WHAT YOU WILL DO:
Please format the part of the records that opens with the line containing "Which object among" and closes with the line containing "Answer: the paved" as a numbered list, leaving out blank lines.

RECORDS PROVIDED:
■ ■ ■ ■ ■ ■ ■
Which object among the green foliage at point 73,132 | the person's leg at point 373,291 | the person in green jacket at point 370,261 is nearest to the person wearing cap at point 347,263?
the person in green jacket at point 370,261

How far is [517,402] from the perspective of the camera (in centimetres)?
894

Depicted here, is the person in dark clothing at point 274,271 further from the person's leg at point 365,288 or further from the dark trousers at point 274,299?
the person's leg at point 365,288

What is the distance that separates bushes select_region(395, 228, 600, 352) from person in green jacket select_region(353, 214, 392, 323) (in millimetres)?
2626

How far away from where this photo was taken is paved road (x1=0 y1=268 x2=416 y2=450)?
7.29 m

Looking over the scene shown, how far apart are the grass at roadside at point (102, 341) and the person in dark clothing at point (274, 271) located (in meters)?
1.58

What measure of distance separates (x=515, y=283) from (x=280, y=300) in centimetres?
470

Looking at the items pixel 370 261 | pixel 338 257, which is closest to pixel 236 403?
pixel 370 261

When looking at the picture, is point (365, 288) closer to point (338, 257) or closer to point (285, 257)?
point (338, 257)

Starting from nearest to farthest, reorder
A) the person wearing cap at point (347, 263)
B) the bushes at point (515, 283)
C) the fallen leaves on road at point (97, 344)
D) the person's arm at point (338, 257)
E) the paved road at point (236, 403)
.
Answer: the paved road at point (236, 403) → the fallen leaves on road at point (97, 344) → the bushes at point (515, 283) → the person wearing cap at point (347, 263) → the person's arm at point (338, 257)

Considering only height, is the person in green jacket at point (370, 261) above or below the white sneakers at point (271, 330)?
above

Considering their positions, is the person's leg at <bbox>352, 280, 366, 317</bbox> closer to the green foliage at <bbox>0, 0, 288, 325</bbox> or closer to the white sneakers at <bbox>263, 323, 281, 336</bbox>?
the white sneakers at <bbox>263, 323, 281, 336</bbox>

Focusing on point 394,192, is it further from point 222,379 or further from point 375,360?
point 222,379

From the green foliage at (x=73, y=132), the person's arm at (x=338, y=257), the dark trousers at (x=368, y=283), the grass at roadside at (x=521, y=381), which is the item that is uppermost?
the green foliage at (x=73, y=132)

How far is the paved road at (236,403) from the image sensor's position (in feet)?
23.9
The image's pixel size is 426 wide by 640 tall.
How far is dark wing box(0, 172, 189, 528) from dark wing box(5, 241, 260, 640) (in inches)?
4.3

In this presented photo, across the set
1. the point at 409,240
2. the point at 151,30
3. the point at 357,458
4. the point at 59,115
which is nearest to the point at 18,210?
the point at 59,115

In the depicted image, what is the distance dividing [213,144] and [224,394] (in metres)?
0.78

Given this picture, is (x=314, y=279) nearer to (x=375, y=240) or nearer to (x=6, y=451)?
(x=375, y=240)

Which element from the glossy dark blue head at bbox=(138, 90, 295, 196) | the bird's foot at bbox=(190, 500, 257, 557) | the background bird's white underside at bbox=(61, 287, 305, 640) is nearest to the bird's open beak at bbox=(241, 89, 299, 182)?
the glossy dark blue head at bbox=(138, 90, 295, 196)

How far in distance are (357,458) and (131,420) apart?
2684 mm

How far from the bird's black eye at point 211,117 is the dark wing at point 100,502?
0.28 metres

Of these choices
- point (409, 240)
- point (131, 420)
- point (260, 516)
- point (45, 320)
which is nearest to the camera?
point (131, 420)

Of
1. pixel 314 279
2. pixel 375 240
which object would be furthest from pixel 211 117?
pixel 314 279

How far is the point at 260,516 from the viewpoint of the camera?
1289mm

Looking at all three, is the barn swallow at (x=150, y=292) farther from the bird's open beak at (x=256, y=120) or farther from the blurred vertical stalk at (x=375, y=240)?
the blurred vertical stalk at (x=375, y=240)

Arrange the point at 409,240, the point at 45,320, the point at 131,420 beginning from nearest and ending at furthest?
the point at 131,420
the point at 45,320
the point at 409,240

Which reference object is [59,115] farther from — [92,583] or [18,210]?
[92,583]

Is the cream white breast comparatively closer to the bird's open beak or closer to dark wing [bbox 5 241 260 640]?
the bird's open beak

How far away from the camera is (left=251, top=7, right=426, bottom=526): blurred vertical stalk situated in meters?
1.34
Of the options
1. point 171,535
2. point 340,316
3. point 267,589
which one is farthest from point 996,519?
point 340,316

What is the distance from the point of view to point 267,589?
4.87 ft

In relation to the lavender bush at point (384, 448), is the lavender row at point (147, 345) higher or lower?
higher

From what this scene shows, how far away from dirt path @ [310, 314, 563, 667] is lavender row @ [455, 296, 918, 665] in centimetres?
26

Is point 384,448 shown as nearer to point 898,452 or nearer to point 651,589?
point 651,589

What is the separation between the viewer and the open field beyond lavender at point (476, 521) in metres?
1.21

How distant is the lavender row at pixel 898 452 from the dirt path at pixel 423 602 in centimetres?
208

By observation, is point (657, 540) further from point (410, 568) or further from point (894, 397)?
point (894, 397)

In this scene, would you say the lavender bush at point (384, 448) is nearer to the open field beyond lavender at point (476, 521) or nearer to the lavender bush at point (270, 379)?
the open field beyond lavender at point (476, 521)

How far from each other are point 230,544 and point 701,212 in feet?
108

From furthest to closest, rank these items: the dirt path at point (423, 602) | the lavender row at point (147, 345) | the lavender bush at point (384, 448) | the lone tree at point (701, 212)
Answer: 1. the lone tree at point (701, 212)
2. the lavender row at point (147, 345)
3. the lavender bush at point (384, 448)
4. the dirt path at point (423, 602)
■ ■ ■ ■ ■ ■ ■
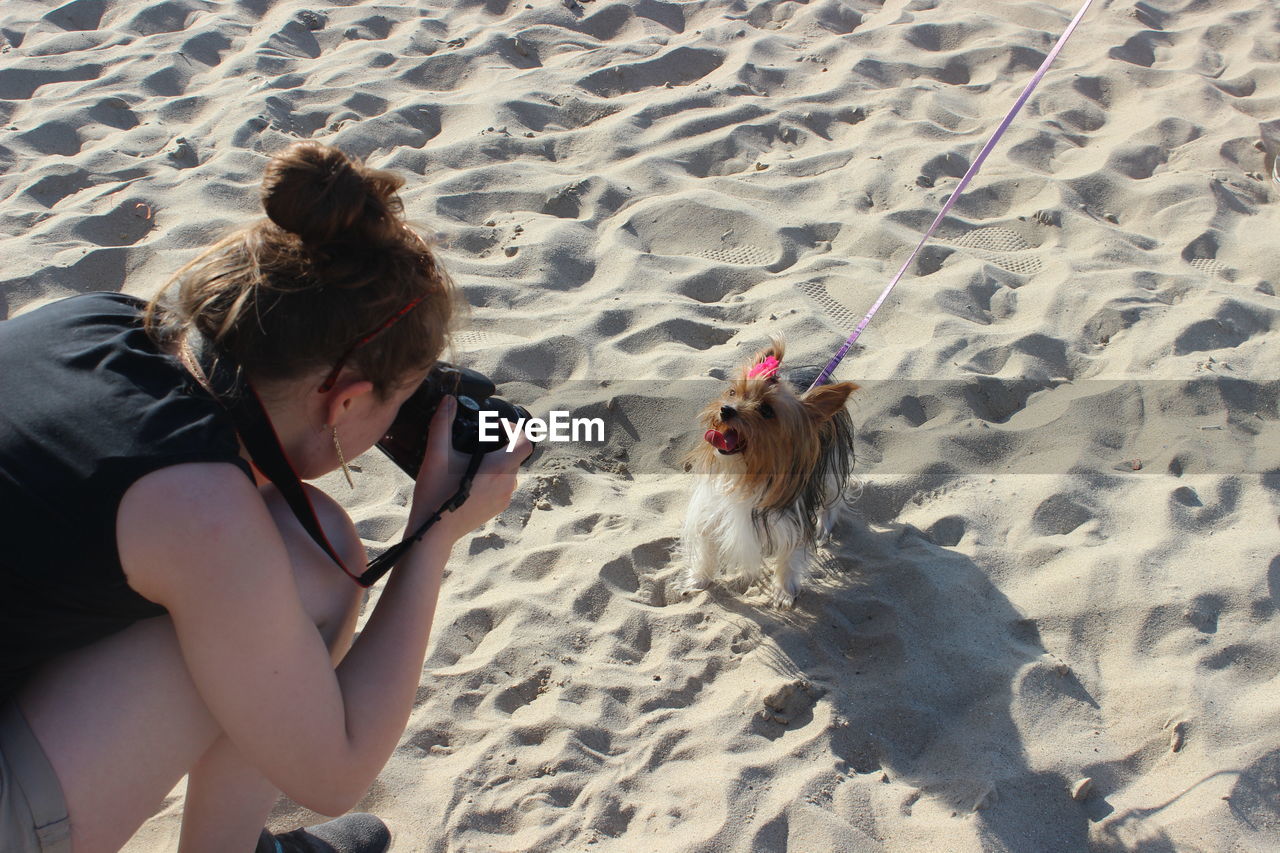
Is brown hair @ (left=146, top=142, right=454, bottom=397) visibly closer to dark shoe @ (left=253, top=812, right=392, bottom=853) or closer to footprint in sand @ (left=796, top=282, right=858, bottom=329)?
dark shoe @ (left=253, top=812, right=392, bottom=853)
■ ■ ■ ■ ■ ■ ■
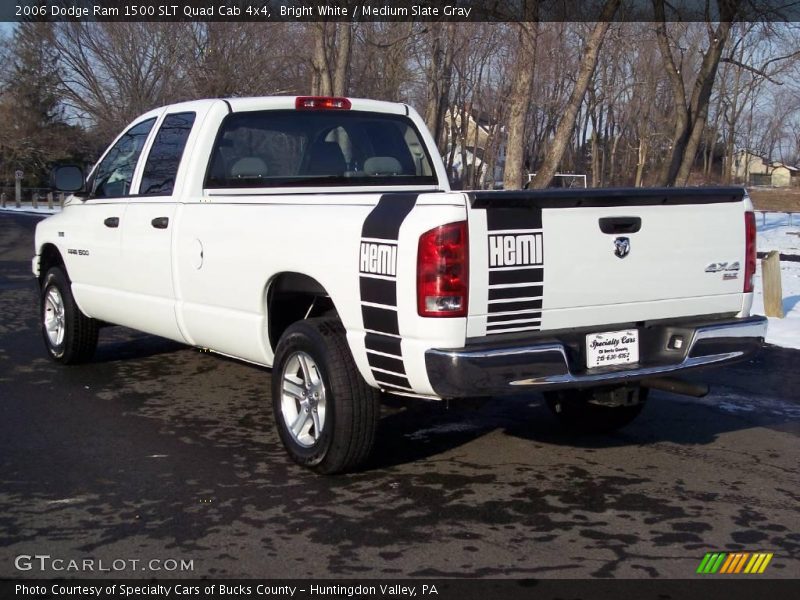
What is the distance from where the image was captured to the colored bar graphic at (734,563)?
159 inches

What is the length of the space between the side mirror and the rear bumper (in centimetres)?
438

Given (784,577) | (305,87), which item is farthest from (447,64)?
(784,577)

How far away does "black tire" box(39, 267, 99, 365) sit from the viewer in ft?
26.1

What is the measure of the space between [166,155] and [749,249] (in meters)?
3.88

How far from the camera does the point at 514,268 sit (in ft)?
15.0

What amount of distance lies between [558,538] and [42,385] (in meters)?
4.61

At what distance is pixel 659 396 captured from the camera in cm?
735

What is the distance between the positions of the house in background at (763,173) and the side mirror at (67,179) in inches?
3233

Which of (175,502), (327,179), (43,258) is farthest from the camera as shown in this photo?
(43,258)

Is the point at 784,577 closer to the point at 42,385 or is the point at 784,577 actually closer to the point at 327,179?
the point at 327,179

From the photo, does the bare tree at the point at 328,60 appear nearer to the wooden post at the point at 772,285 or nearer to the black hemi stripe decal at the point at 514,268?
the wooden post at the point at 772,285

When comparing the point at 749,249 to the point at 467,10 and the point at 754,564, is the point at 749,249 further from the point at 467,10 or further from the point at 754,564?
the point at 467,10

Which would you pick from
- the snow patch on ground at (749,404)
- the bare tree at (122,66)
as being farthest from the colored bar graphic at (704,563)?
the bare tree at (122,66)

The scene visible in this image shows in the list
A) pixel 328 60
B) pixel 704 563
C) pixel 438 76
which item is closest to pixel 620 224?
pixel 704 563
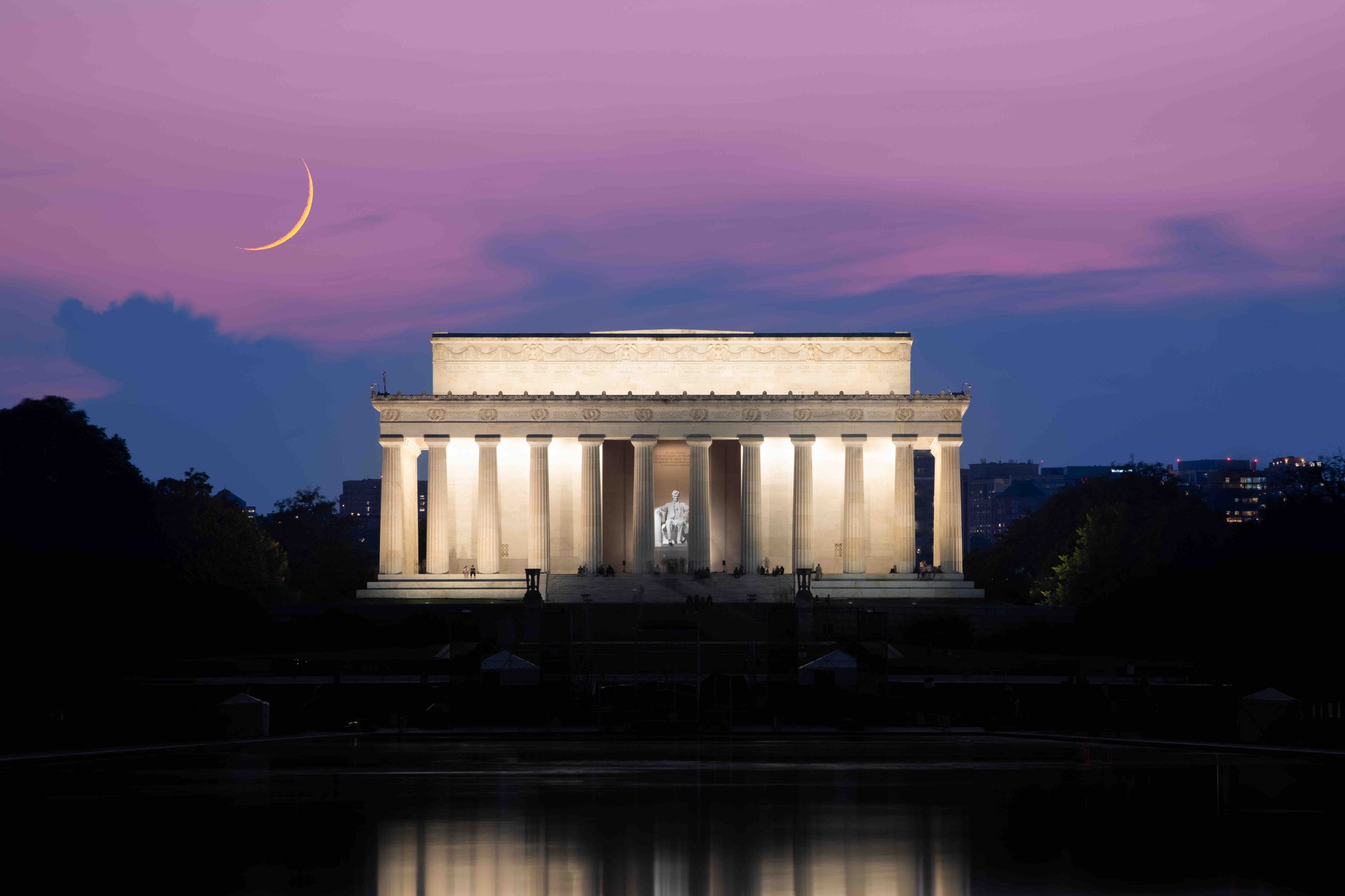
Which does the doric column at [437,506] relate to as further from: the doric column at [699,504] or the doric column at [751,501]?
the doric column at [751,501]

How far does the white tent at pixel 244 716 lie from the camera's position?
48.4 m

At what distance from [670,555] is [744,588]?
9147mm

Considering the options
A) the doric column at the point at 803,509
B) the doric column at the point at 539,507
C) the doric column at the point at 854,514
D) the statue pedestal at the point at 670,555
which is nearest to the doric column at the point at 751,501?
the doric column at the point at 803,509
■ ■ ■ ■ ■ ■ ■
SOLUTION TO THE PROBLEM:
1. Which object among the green foliage at point 73,132 | the person's leg at point 373,291 | the person in green jacket at point 370,261 is nearest to the person wearing cap at point 347,263?
2. the person in green jacket at point 370,261
3. How far is [517,402] from the perspective of the camera (in centimetres)?
4. 894
5. Depicted here, is the person in dark clothing at point 274,271 further from the person's leg at point 365,288 or further from the dark trousers at point 274,299?
6. the person's leg at point 365,288
7. What is the distance that separates bushes select_region(395, 228, 600, 352) from person in green jacket select_region(353, 214, 392, 323) (in millimetres)?
8. 2626
9. How far away from where this photo was taken is paved road (x1=0 y1=268 x2=416 y2=450)?
10. 7.29 m
11. Looking over the scene shown, how far apart are the grass at roadside at point (102, 341) and the person in dark clothing at point (274, 271) located (in meters)?
12. 1.58
13. What measure of distance separates (x=515, y=283) from (x=280, y=300) in centimetres?
14. 470
15. Looking at the items pixel 370 261 | pixel 338 257, which is closest to pixel 236 403?
16. pixel 370 261
17. When looking at the picture, is point (365, 288) closer to point (338, 257) or closer to point (285, 257)?
18. point (338, 257)
19. Starting from nearest to farthest, reorder
20. A) the person wearing cap at point (347, 263)
21. B) the bushes at point (515, 283)
22. C) the fallen leaves on road at point (97, 344)
23. D) the person's arm at point (338, 257)
24. E) the paved road at point (236, 403)
25. .
26. Answer: the paved road at point (236, 403) → the fallen leaves on road at point (97, 344) → the bushes at point (515, 283) → the person wearing cap at point (347, 263) → the person's arm at point (338, 257)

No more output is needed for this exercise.